Using the information:
1. From the forum thread on 8051 char storage, list every distinct hexadecimal value that appears.
2. Extend the forum thread on 8051 char storage by writing what comes after its last post.

Passage provided:

'''

I am having trouble understanding what happens in the 8051 Memory when numbers are stored as Char types. As I understand it when the letter A is store as a Char type the memory holds 0x41. When the number 191 is stored as a Char Type I would expect the memory to hold 3 Hex digits in a string starting with 0x31 for the number 1. This is not what happens.In fact 191 is stored as 0XBF which is the Hex value for 191. I don't understand why we bother using numbers as Char if they are stored the same way Int types are stored?? Can someone explain this??
Your question needs to be a bit more specific:
Do you mean if you have, say, the character '3', how to get the corresponding numeric value of three?
Or vice-versa?
Or what?
Let's say I wanted to store in Code Memory the Character String 1,2 as 0x31 and 0x32. How would you do this. If you store 12 in code memory as type CHAR you will save 0x0C.

'''

Recorded information:
'''

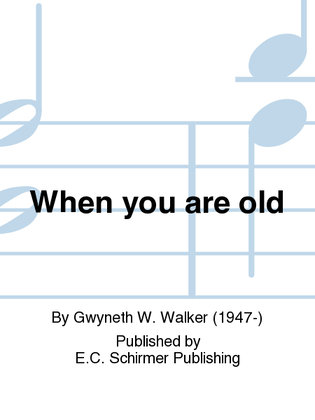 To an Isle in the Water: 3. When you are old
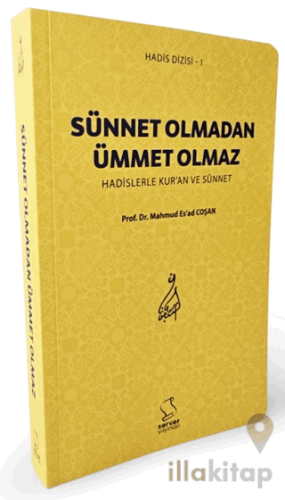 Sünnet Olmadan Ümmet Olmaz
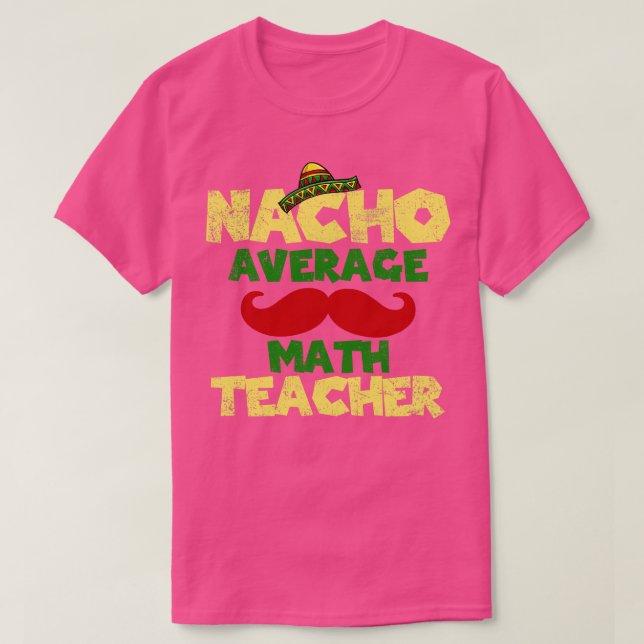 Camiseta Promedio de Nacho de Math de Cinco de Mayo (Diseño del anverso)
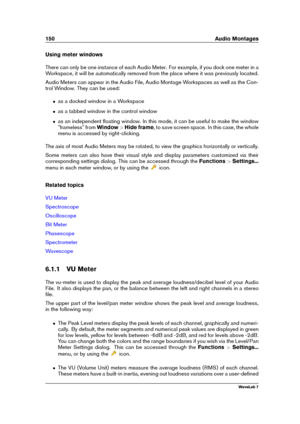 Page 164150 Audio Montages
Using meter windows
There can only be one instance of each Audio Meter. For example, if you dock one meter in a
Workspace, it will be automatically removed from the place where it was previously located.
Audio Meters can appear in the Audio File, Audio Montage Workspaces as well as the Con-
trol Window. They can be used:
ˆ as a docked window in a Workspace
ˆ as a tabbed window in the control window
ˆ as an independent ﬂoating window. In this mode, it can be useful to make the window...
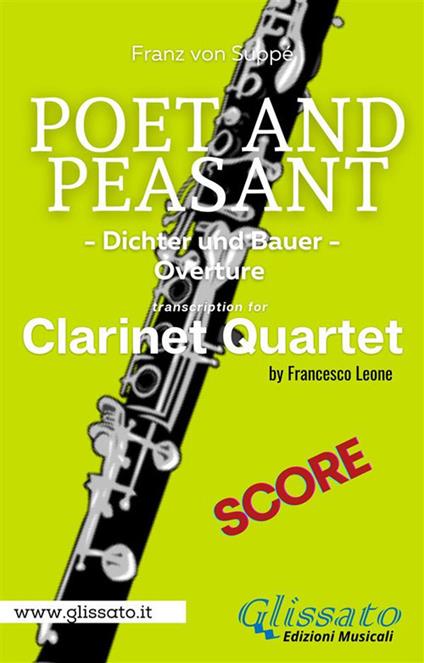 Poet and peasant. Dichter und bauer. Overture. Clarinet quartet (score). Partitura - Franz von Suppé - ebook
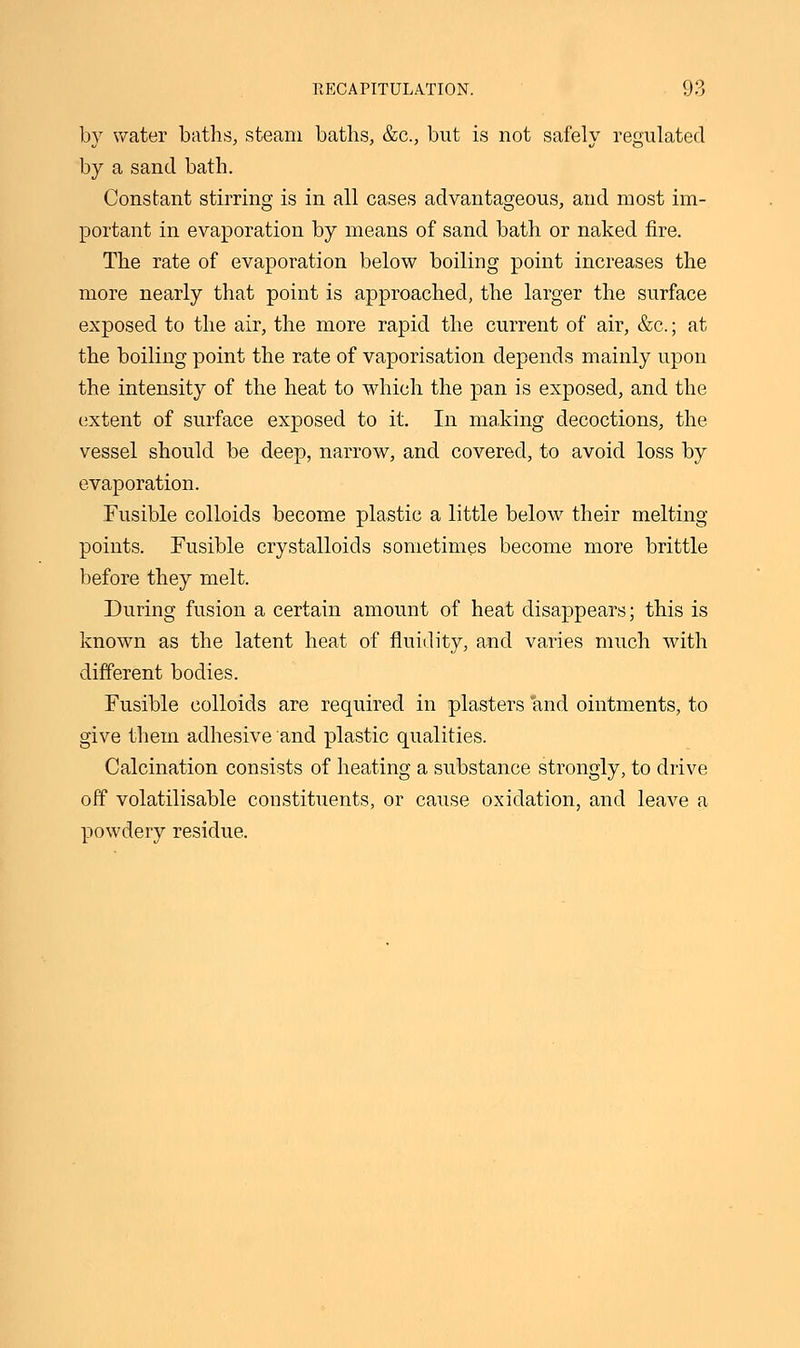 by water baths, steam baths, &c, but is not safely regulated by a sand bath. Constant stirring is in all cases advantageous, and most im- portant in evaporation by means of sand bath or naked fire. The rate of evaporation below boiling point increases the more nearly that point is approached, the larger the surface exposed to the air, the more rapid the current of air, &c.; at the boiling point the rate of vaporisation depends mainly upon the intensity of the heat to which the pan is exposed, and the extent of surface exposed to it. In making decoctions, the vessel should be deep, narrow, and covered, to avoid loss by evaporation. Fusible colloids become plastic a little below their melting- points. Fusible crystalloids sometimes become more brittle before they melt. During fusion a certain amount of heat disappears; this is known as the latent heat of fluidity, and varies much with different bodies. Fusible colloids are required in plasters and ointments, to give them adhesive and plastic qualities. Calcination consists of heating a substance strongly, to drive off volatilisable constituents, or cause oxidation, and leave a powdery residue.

'''
'''

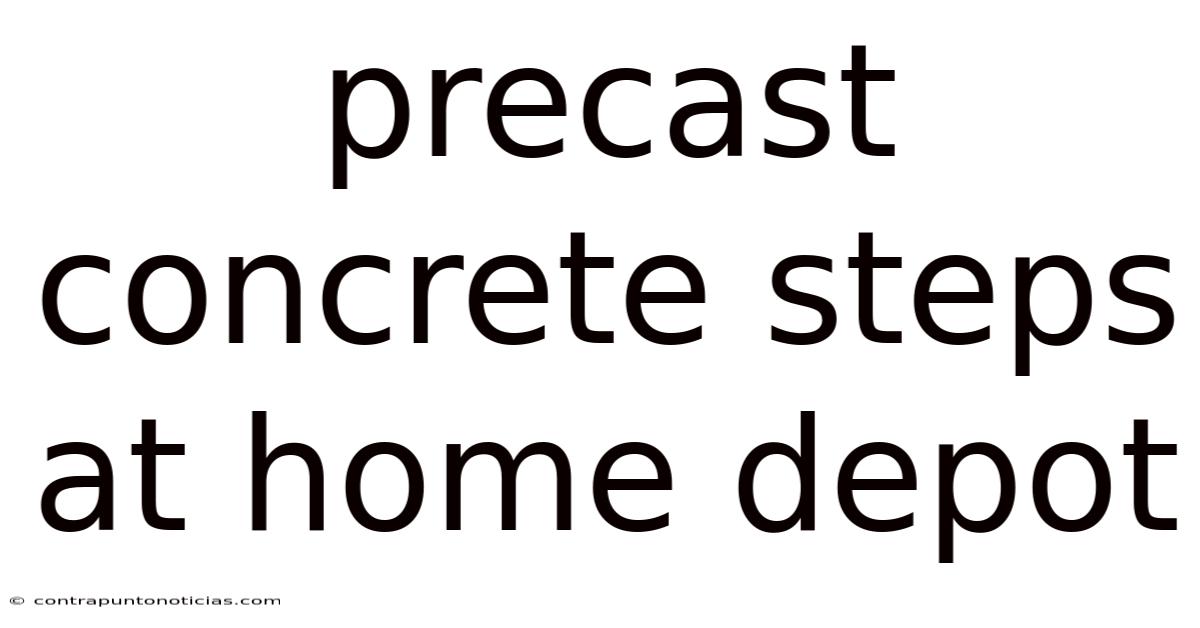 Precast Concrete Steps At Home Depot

'''
'''

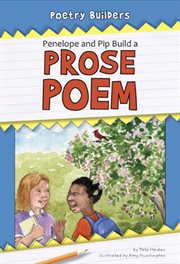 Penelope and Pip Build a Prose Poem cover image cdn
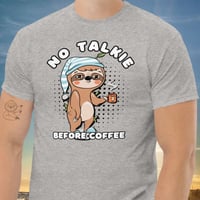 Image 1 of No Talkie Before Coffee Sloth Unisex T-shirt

'''

Outputs in order:
1. 0x41, 0x31, 0XBF, 0x32, 0x0C

2.
[any segment or other attribute info] char my_str[] = "12",
Note that the above will store a third character too - a '\0' string termination.
[any segment or other attribute info] char my_array[2] = { '1','2' };
No termination character since no C string involved.
The only bit of that which is specific to C51 is the "CODE memory" part.
For C51-specific details, see the C51 manual:
http://www.keil.com/support/man/docs/c51/c51_le_memareas.htm
The rest is standard 'C'...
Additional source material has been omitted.